Tier 1: Material Topics
Tier 2: Moderate Topics
Tier 3: Monitored Topics
Material Issues by Topics
Energy Efficiency and Greenhouse Gas ("GHG") Emissions
Climate Change and Resilience
Green Building Certification
Waste Management
Water Consumption and Conservation
Biodiversity
Sustainable Finance
Occupational Health and Safety
Labour Practices and Human Rights
Diversity, Equity, Inclusion
Human Capital Management and Development
Community Engagement, Development and Investment
Responsible Supply Chain Management
Information Privacy
Innovation
Stakeholder Well-being
Customer Engagement and Collaboration
Service and Product Quality
Business Ethics and Integrity
Risk and Crisis Management
Economic Performance
We are committed to identifying and addressing the material issues that are most relevant to our business. In this regard, we have identified the key potential risks/opportunities associated with our top four material issues:
-
Energy Efficiency and Greenhouse Gas Emissions:
Adopting energy efficiency and transition measures reduce our greenhouse gas emissions throughout value chain, supporting our alignment with Paris Agreement and reducing climate-related impact to the society and environment.

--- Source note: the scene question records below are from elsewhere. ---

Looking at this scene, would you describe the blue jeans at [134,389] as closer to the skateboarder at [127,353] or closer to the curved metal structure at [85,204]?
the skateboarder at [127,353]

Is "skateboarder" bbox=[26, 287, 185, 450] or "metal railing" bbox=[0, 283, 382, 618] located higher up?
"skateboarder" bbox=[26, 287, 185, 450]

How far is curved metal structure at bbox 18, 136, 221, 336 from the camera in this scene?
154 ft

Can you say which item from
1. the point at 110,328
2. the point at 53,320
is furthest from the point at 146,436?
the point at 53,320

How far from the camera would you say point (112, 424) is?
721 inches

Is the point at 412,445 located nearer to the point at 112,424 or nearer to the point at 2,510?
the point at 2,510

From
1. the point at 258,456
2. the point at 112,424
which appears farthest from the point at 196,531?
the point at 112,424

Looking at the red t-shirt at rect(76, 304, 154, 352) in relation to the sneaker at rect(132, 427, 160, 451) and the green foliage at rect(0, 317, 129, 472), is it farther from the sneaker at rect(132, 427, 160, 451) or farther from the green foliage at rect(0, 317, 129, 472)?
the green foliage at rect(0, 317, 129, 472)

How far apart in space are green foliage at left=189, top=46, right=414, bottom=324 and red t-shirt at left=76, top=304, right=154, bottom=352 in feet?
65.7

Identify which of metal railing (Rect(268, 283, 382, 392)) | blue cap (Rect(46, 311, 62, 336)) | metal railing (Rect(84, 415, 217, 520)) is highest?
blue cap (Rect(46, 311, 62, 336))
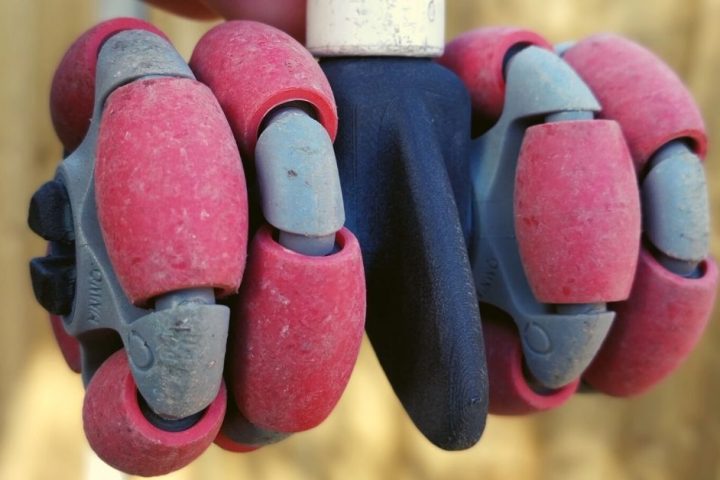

Investment in energy transition will reduce excessive emissions and minimise our external impact that could otherwise adversely impact the our tenants, the surrounding communities and the environment (e.g., casualties and incidents under more frequent extreme weather events).
-
Green Building Certification:
Implementing sustainable practices across the entire lifecycle of our buildings, from construction to management, helps lower environmental impact throughout our value chain while promoting the wellbeing of individuals and communities. By investing in green building methods, we can reduce exposure to sustainability-related risks that might otherwise negatively affect our tenants, local communities, and the environment.
-
Responsible Supply Chain Management:
Failure to adopt supply chain management measures can result in the Group‘s reputational damage and public scrutiny. By close monitoring, auditing, and collaboration with suppliers, we can mitigate supply chain risk.
-
Climate Change and Resilience:
As climate change imposes direct impacts on our business operations, it is one of our material ESG risks. Climate risks and opportunities include increased severity of extreme weather, rising mean temperature and heatwave, tightened building energy codes and guidelines, increased market demand for climate-resilient properties.